This (writing quarterly opinion-pieces) certainly is more difficult than I thought. It is a few days until the submission deadline and I have nothing of interest to use as content for this column...and Tony is already threatening to send the mob around. (Admittedly that is for over-due advertorial fees)
This, in itself, is not what is worrying me, rather the fact that nothing within our sport has motivated me to pause and dwell - I dismiss the obvious, convenient, conclusion that the participants (you) are either
- doing nothing noteworthy
- keeping anything noteworthy under wraps
- being good citizens and doing nothing controversial.
Whatever the case, I am forced to look elsewhere for content and inspiration... I'll return to the state-of –the-nation another time. Right now I'm forced to scan other media for topics.
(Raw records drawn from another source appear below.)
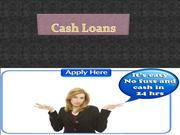 Cash Loans- Availing Loan Is Not A Hercules Task Anymore!
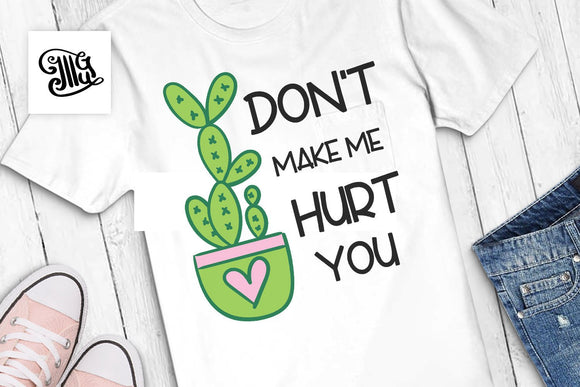 Don't make me hurt you SVG, Southern girl svg, funny southern svg, cactus sayings svg, succulent svg file, cactus clipart, funny cactus svg-by Illustrator Guru
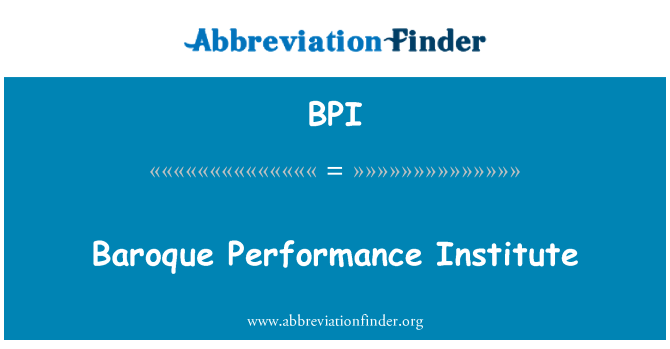 BPI: Baroque Performance Institute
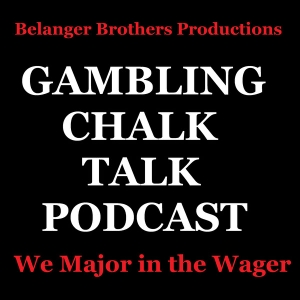 "Sports Gambling Chalk Talk Podcast by Jeffrey ""Coach"" Belanger"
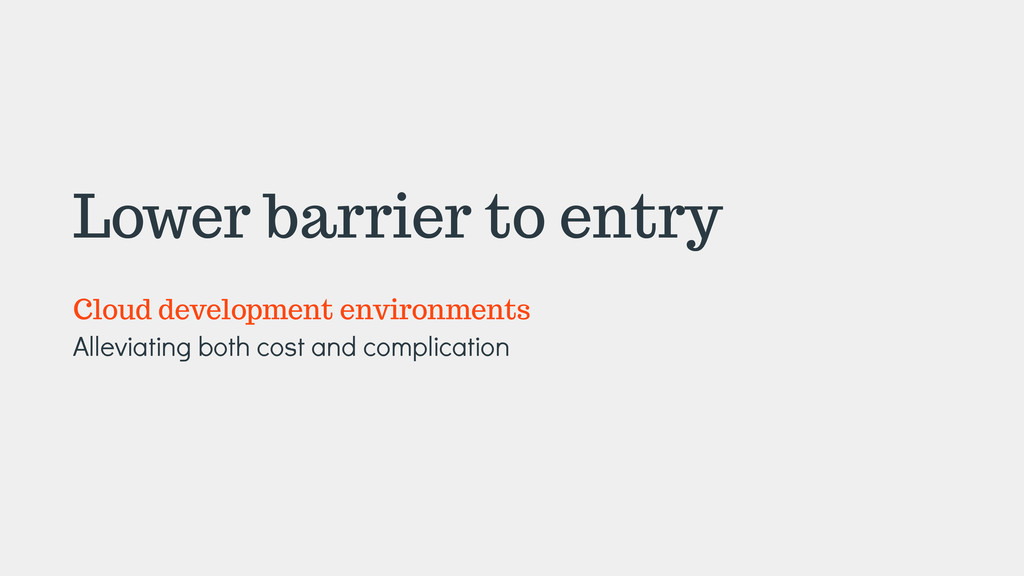 Lower barrier to entry ! Cloud development envi...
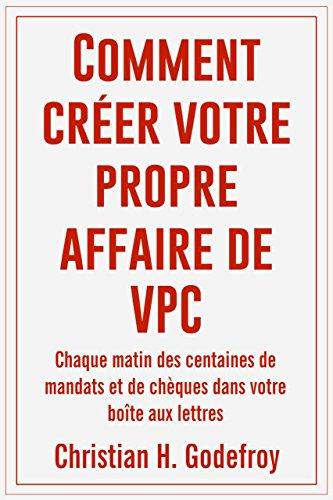 Comment Créer Votre Propre Affaire de VPC: Chaque matin des centaines de mandats et de chèques dans votre boîte aux lettres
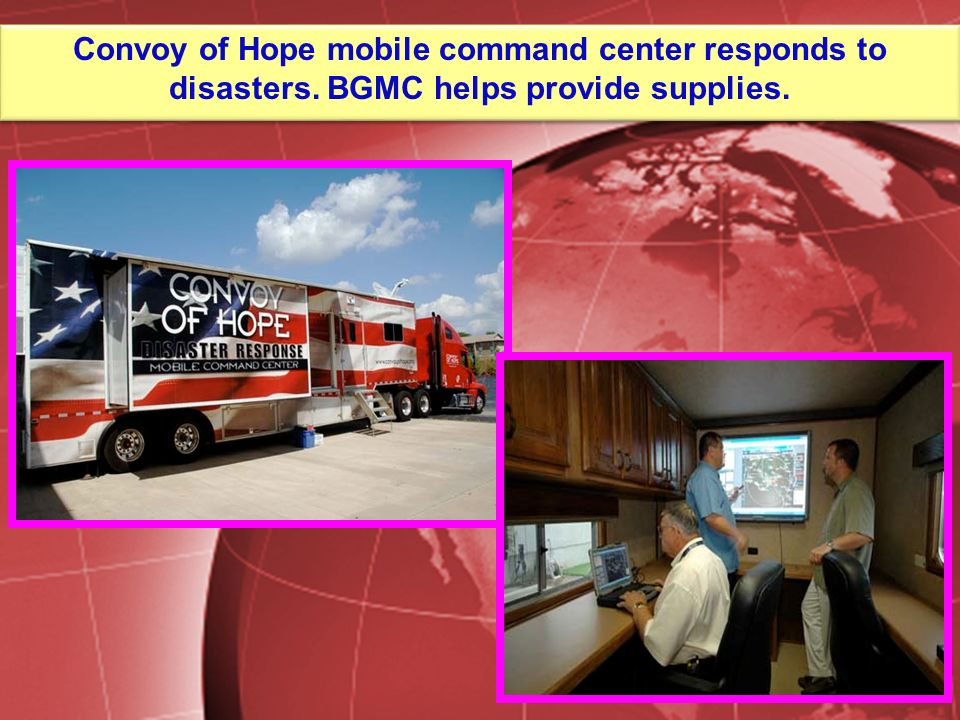 Convoy of Hope mobile command center responds to disasters. BGMC helps provide supplies.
I have a rather obscure insight: As climbers what we do could, arguably, be described as dangerous (to ourselves). Yet the vast majority of climbing literature focuses on
I.E. Success. Perhaps it is indicative of the persona needed to play this climbing game – that one be motivated, positive and honorable?
Allow me to elaborate:
The majority of other periodicals draw their articles and hence readership from negative quarters – scandal, disaster, insult and the current fad
Alarmism. And the current hot-topic for alarmists is, of course, the environment and Global warming. As is customary for me, I went in search of the minority view...the alternative thinking (I like under-dogs) and found an interesting quote from some scientist chap:
"As it turns out, most of those making the wildest claims about global warming aren't scientists at all. Instead, they tend to be politicians, headline-seeking journalists, environmentalist, and windy Anglican bishops who can't understand why people aren't coming to church any more on Sunday."
(The environment) "...is much too important to be left to environmentalists (or to Al Gore) and their Convenient Fiction."
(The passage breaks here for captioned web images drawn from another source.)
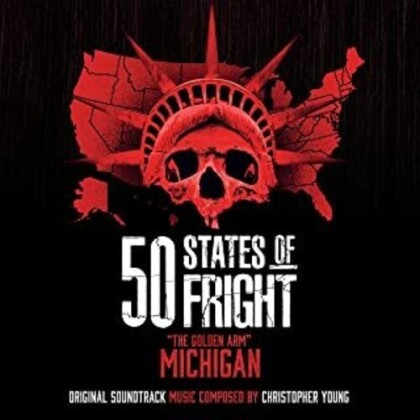 Christopher Young - 50 States Of Fright: The Golden Arm (Michigan) - OST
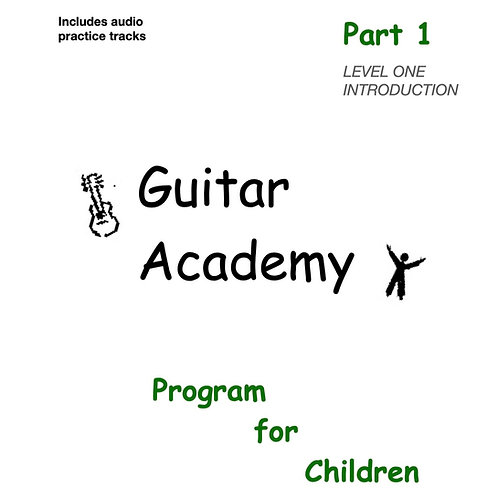 Guitar Academy for Children INTRODUCTION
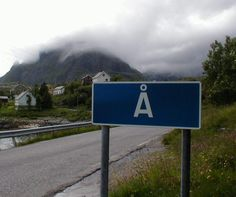 Å, Lofoten islands, Norway. Probably the shortest name of known on a village.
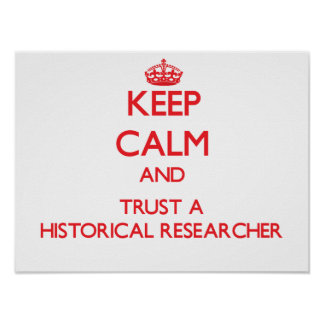 Keep Calm and Trust a Historical Researcher Poster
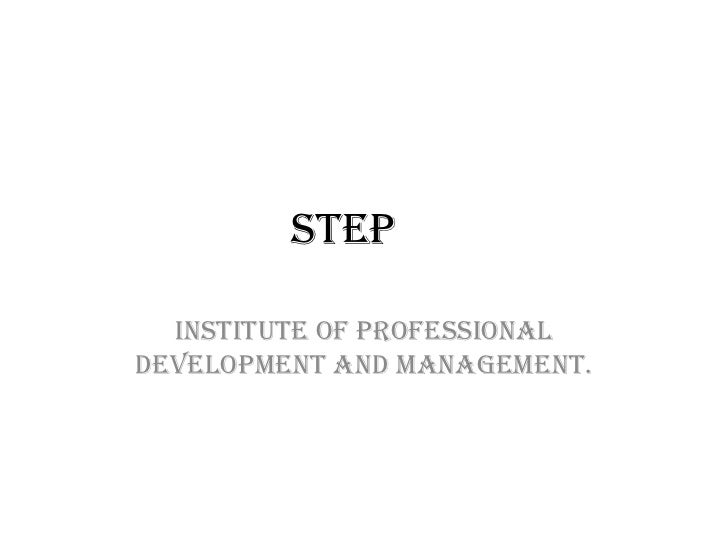 STEP	<br />INSTITUTE OF PROFESSIONAL DEVELOPMENT AND MANAGEMENT.<br />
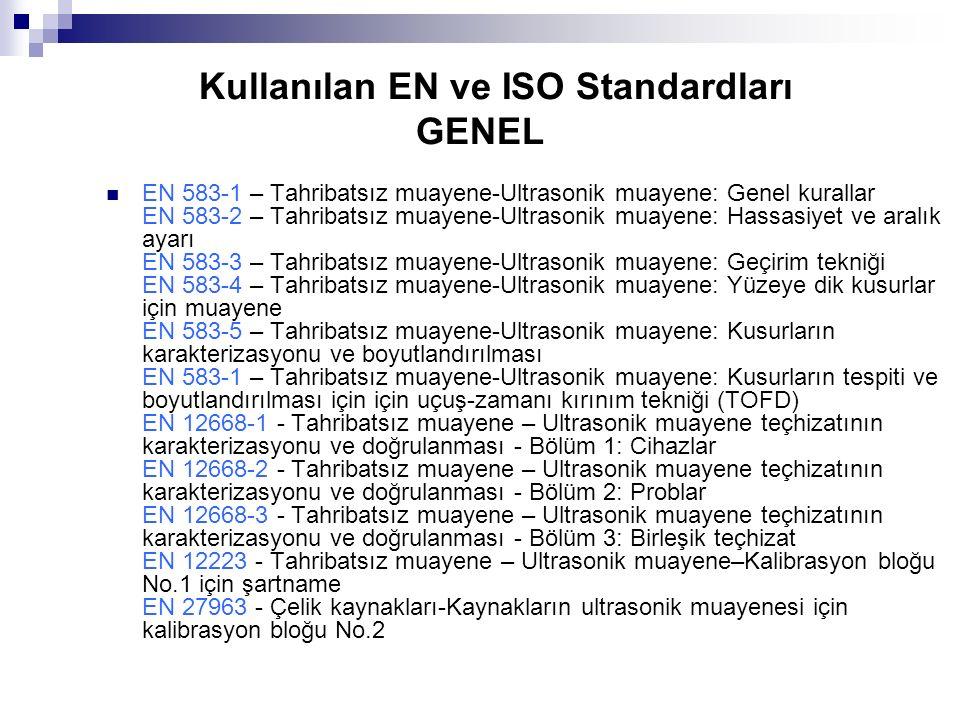 Kullanılan EN ve ISO Standardları GENEL EN 583-1 – Tahribatsız muayene-Ultrasonik muayene: Genel kurallar EN 583-2 – Tahribatsız muayene-Ultrasonik mu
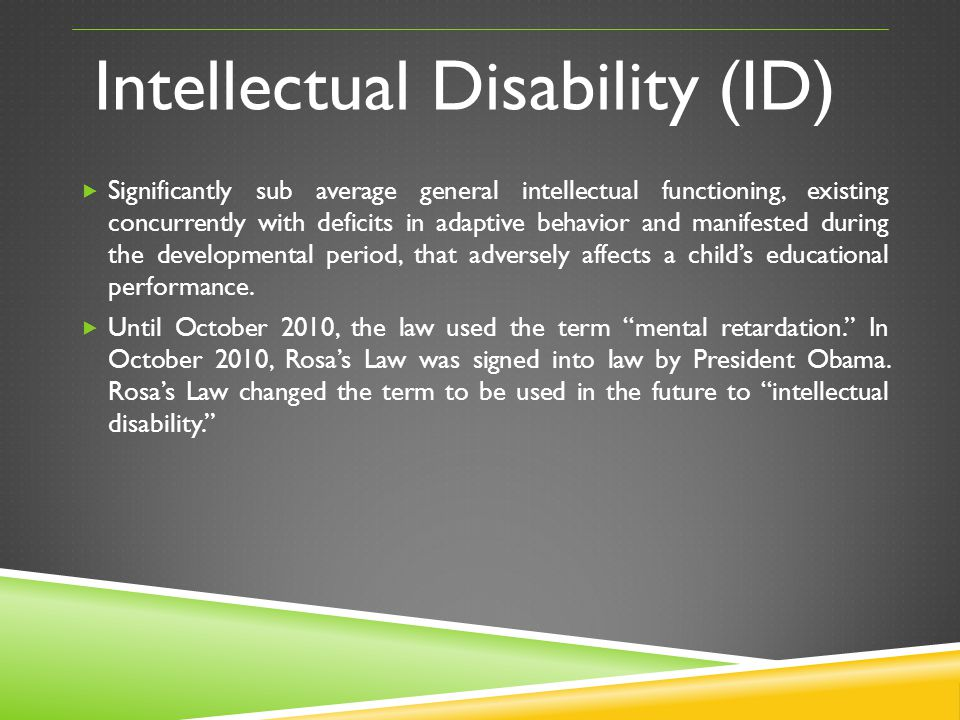Intellectual Disability (ID) Significantly sub average general intellectual functioning, existing concurrently with deficits in adaptive behavior and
While my jury is out on the entire 'green-house debate', and I shant offer my pontiff on the church debate (other than that Sunday is on a weekend, and a great day for climbing...which to some, is religion), I will say that I agree with the argument that all too often we, the loyal subjects, are manipulated by others with ulterior motives...be it political, mass-media or the current bio-fuel advocates (as an aside, the Ethanol protagonists conveniently omit to explain that Ethanol requires more input energy to manufacture, than it itself produces, and a recent study dedicated to establishing how many scientists agree with the alarmist view, reported the following:
40% believe global warming is entirely man made. Another 40% believe man contributes, but that definitive conclusions are hard to make given a variety of other factors and evidence. The remaining 20% either do not believe global warming is man's fault, or find too little evidence to suggest it is a viable conclusion based on available information.
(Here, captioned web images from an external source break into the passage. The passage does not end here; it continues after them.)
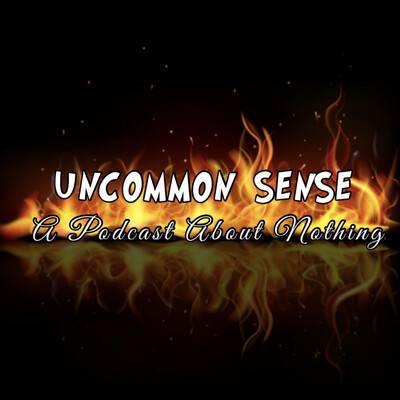 Uncommon Sense: A Podcast About Nothing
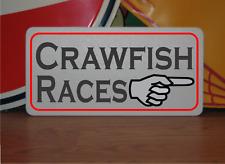 Crawfish Races w Arrow Metal Sign for Louisiana Bar or Boil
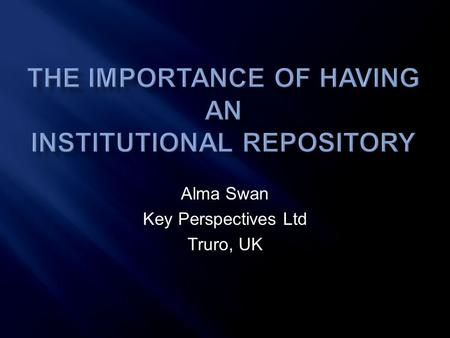 Alma Swan Key Perspectives Ltd Truro, UK. Key Perspectives Ltd.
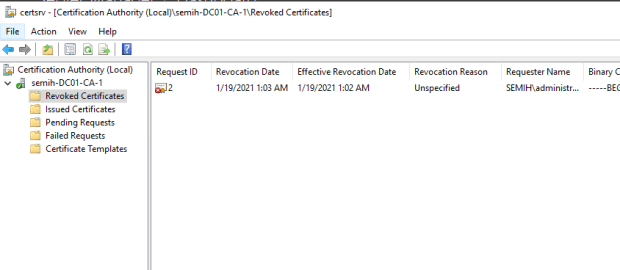 Machine generated alternative text: certsrv [Certification Authority I\Revoked Certificates]  File Action View Help  Certification Authority (Local)  semih-DC01-CA-1  Revoked Cetificates  Issued Certificates  Pending Requests  Failed Requests  Certificate Templates  Request ID  Revocation Date  1/19/2021 1:D3AM  Effective Revocation Date  1/19/2021 1:02AM  Revocation Reason  Unspecified  Requester Name  SEMIH\administr...  Binary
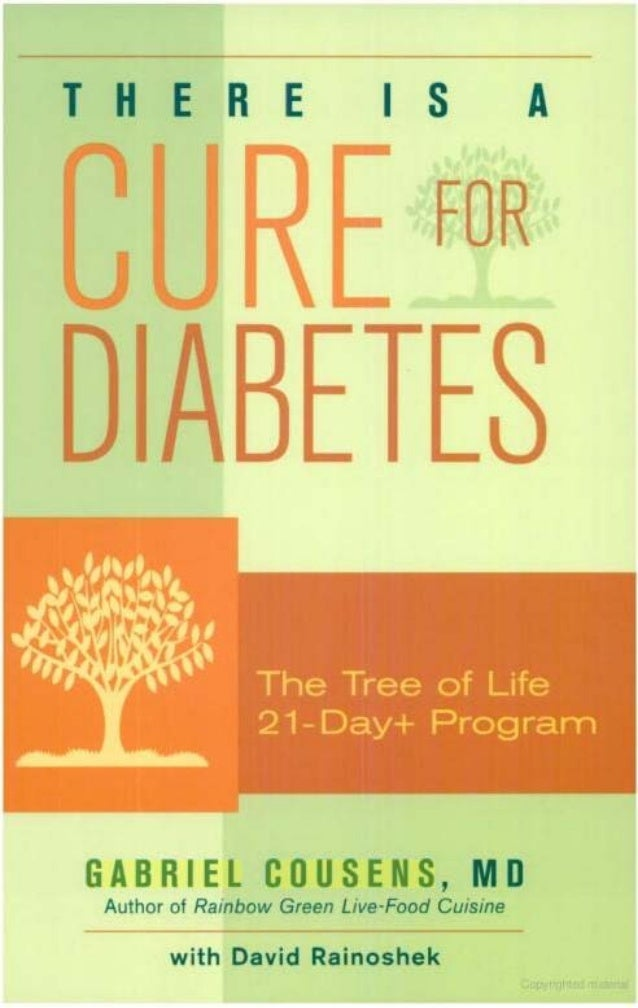 There is a Cure for Diabetes - Gabriel Cousens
Incidentally, a season or two ago, when the Eiger north face failed to
come into condition, and the Spider showed massive retreat, the alarmists shouted from the rooftops that global warming was about to change the classics forever. Yet when, the following season was a bumper winter, and more recently this year when the Nordwand was soloed in under 4 hours (that's 3000ft of climbing!!) by Ueli Steck (in prime conditions), the alarmists were quiet. Similarly, this year the Shroud (on the North Face of the Grand Jorasses) was in very poor nick, yet the Petit Jorasses was in exceptional condition and literally over-run by today's hard men repeating (and opening) current classics, the alarmists were screaming about global warming (re the Shroud), while the climbers were raving about the great conditions just next door!
All this allowed me a new and greater appreciation for the (non-glossy, recycled, environment friendly) climbing mag that had recently arrived in my postbox. Sure there was the usual too's-and-fro's about ethics and style, but nowhere did I feel that any article had any secondary motive lurking behind the positively intended inspiration, and the unselfish desire to share. The worst, perhaps, is reading about 'nearly-successful' endeavors – but even then the worst case scenario is reading articles which, to quote Michael Kennedy, who describes climbing sray as "putting the best possible spin on our outwardly fruitless struggles".
My only (current) disappointment is that our current 'cutting-edge' sportsmen (and women), those who are flying our flag, keeping us current internationally and pushing South African climbing are not "sharing the love".
...or maybe boulderers can't write??